Mutate and Test Your Tests


by Benoit Baudry

I am extremely proud and happy that my talk on mutation testing got accepted as an early bird for EclipseCon Europe 2017.

We will talk a lot about software testing at the project quality day. In this talk, I will focus on qualitative evaluation of a unit test suite. Statement coverage is commonly used to quantify the quality of a test suite: it measures the ratio of source code statements that are executed at least once when running the test suite. However, statement coverage is known to be a rather weak quality indicator. For example, a test suite that covers 100% of the statements and that has absolutely no assertion is a very bad test suite, yet is considered of excellent quality according statement coverage.

Mutation testing is another way of evaluating the quality of a test suite, according to the following intuition: a test suite is good to test a specific program if it is able to detect bugs in this program: so, let's inject bugs in this program and see how much the test suite is able to detect. Mutation testing was proposed back at the end of the 1970's by Richard A. DeMillo, Richard J. Lipton, and Fred G. Sayward, and their idea was quite simple: create multiple mutants of the program under test, i.e., versions of the program with one seeded bug (for example, on off by one error), run the test suite against each mutant, and see how many are detected.

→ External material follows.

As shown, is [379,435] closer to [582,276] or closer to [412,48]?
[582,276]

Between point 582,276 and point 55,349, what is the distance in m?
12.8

Since then, many tools were built for mutation testing, including PIT, a state of the art tool for Java mutation testing.

Considering the example below, PIT will generate one mutant in which the == operand at line 2 is replaced by !=, a mutant in which the return value.hashcode() at line 11 is replaced by return 0, and so on.

public int hashCode() {
    if (value == null) {return 31;}
    if (isIntegral(this)) {
        long value = getAsNumber().longValue();
        return (int) (value ^ (value >>> 32));
    }
    if (value instanceof Number) {
        long value = Double.doubleToLongBits(getAsNumber().doubleValue());
        return (int) (value ^ (value >>> 32));
    }
    return value.hashCode();
  }    

Mutation testing tools generate a large quantities of mutants, and, consequently, the analysis takes a long time to run. In this talk, I will present Descartes: a mutation testing tool that adapts PIT for extreme mutation. Descartes follows the principle of mutation testing, but generates mutants by removing completely the body of a method, instead of injecting multiple small bugs. For example, Descartes generates only two mutants for the 'hashCode()' above:

public int hashCode() {
    return 0;
  }

public int hashCode() {
    return 1;
  }    

In this talk, I will summarize the principles of mutation testing, current state of the art and then will illustrate how it can work with PIT and Descartes. I will conclude with some of the lessons we have learned when running Descartes on open source projects.

About the author

Benoit Baudry is a Professor at the KTH Royal Institute of Technology in Stockholm, Sweden. He currently investigates novel techniques for automatic test amplification in DevOps. His research focuses on program analysis, transformation, testing and diversification. Until August 2017 he was a research scientist at INRIA, France, where he led the DiverSE research group (EPI) since 2013.